_Instrução 1:_
Imprima o trecho do texto apresentado que vai de "A Miyagikyo fora" até "que haja exceções.".
_Instrução 2:_
Segundo o texto apresentado, em que ano a Miyagikyo foi concebida?
_Instrução 3:_
Com base no texto apresentado, explique por que a localização da Miyagikyo foi escolhida.

Os japoneses são obcecados por trens. Tanto que tem dezenas de palavras diferentes para definir precisamente a obsessão férrea de cada um. O clássico trainspotter é “tori-tetsu”. Mas tem também “sharyo-tetsu”, que são os que gostam do design dos trens. E “oto-tetsu”, que gravam o barulho que eles fazem. Tem também “yomi-tetsu”, que é quem gosta de ler sobre trens, e “nori-tetsu”, que gostam de viajar de trem. Por fim, tem a categoria que me encaixo: “ekiben-tetsu”, o maluco que viaja de trem pra comer os bentôs mais esquisitos de cada estação. Pra voce ver, eu, um gaijin, nem sabia que eu sou essa coisa. Realmente, o japão é um país inclusivo!

E quando embarquei em Tóquio para Sendai, com objetivo de visitar a Nikka, eu nem sabia, Mas realizara o sonho de muitos nori-tetsus. Experimentar uma viagem no Hayabusa – um dos mais modernos shinkansens do mundo. Shinkansen, caso você não saiba, é o nome do trem-bala por lá. Mas antes de subir na plataforma, como um bom ekiben-tetsu, escolhi, cuidadosamente, meu bentô. Atum com ovas de salmão e arroz por baixo, com um clássico highball. Meu passatempo pelas próximas três horas de viagem.

Cheguei na estação de Sendai. De lá, podia pegar um trem local para uma viagem de trinta minutos, ou ir de táxi. Escolhi a segunda opção, mais por teimosia que conveniência. O taxista, que não falava inglês, no final das contas, se comunicou muito bem comigo. Apontou que havia neve – algo difícil naquela época do ano. E fez uma mímica elaborada, explicando sobre sua alergia ao pólen dos pinheiros, informação que será importante numa futura publicação aqui no Cão.

Enfim, cheguei à Miyagikyo. O tour, em japonês, contava com um audioguide, que explicava, razoavelmente bem, como a destilaria fora concebida. Por sorte, estava com uma guia que também falava inglês, e tive a oportunidade de entender um pouco mais sobre o lugar. A Miyagikyo é a segunda destilaria do grupo Nikka, fundada por Masataka Taketsuru depois de sair da Suntory. Sua localização foi escolhida por dois motivos: clima e água. Sendai está mais ao sul que Hokkaido, onde está localizada a primogênita Yoichi. Mas não tão ao sul assim a ponto de sacrificar o clima semelhante ao escocês, que Masataka tanto estimava.

O centro de visitantes da Miyagikyo

A Miyagikyo fora concebida para auxiliar sua irmã Yoichi a dar conta da demanda de whiskies, em 1969. Inicialmente, deveria ter uma vez e meia o tamanho da predecessora. No final, ficou três vezes maior, contando com a destilaria de grão. Aliás, isso é curioso – é tudo Miyagikyo, mas numa mesma localização, dois tipos distintos de whisky são produzidos. Single malts e single grains. Os single malts teriam, inicialmente, um perfil sensorial mais leve do que os da Yoichi. Mais herbais e menos enfumaçados – algo que, hoje, ainda é aplicado na maioria das vezes, ainda que haja exceções.

[Perguntas espaciais baseadas em cenas]
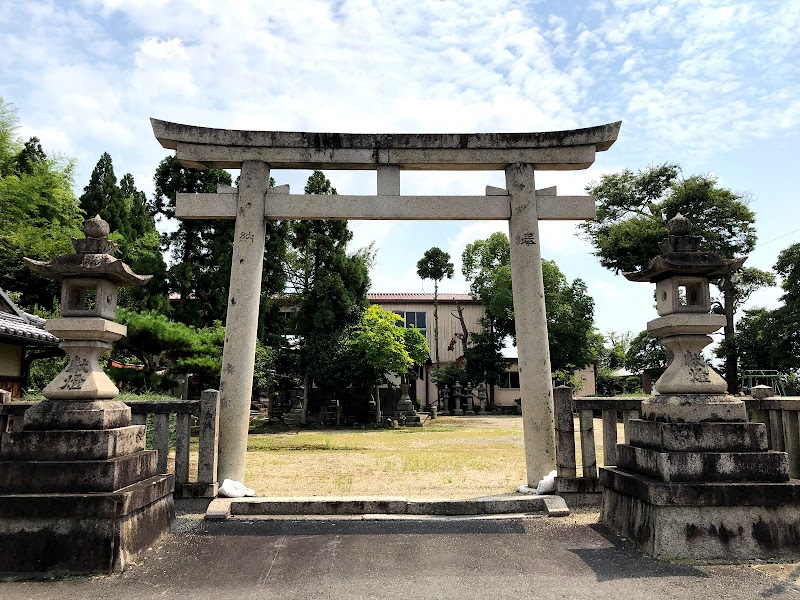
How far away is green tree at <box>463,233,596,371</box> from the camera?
3284 cm

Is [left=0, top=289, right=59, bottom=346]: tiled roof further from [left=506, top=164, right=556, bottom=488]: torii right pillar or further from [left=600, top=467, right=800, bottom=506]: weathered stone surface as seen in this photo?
[left=600, top=467, right=800, bottom=506]: weathered stone surface

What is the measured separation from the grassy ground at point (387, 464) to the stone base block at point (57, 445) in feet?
11.8

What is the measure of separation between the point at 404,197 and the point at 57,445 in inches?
206

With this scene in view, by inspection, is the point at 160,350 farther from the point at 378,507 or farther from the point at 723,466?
the point at 723,466

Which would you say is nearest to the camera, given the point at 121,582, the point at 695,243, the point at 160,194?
the point at 121,582

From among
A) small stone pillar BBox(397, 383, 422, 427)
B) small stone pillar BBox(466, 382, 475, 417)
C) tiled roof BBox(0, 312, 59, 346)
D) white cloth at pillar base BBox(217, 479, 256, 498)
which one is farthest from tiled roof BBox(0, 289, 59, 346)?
small stone pillar BBox(466, 382, 475, 417)

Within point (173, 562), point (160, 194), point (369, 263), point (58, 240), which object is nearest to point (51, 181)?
point (58, 240)

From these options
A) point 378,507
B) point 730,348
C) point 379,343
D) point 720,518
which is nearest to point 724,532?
point 720,518

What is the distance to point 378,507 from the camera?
6598 mm

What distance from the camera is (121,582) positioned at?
14.4ft

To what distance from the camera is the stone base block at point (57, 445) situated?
4938 mm

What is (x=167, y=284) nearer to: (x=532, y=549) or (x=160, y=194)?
(x=160, y=194)

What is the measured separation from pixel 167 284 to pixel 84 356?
17607 mm

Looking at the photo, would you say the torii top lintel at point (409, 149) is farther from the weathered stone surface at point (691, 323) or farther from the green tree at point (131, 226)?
the green tree at point (131, 226)
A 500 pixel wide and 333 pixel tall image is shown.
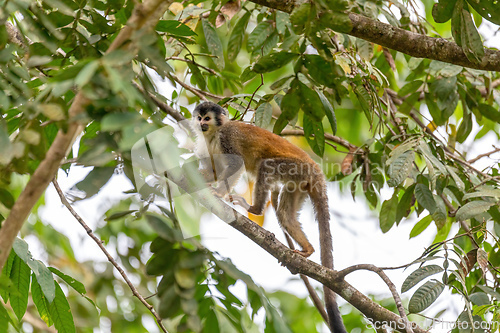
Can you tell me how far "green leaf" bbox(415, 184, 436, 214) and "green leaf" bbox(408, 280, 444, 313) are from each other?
0.69 meters

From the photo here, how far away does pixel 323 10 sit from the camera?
2047 millimetres

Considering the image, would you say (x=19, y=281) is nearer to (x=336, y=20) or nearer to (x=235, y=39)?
(x=336, y=20)

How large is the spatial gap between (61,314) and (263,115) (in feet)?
6.18

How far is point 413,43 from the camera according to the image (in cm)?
308

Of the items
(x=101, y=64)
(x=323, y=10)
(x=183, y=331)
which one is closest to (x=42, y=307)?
(x=183, y=331)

_Resposta correta 1:_
A Miyagikyo fora concebida para auxiliar sua irmã Yoichi a dar conta da demanda de whiskies, em 1969. Inicialmente, deveria ter uma vez e meia o tamanho da predecessora. No final, ficou três vezes maior, contando com a destilaria de grão. Aliás, isso é curioso – é tudo Miyagikyo, mas numa mesma localização, dois tipos distintos de whisky são produzidos. Single malts e single grains. Os single malts teriam, inicialmente, um perfil sensorial mais leve do que os da Yoichi. Mais herbais e menos enfumaçados – algo que, hoje, ainda é aplicado na maioria das vezes, ainda que haja exceções.

_Resposta correta 2:_
Em 1969.

_Resposta correta 3:_
A localização foi escolhida por causa do clima e da água. Sendai fica mais ao sul que Hokkaido, onde está a Yoichi, mas não tão ao sul a ponto de sacrificar o clima semelhante ao escocês que Masataka Taketsuru tanto estimava.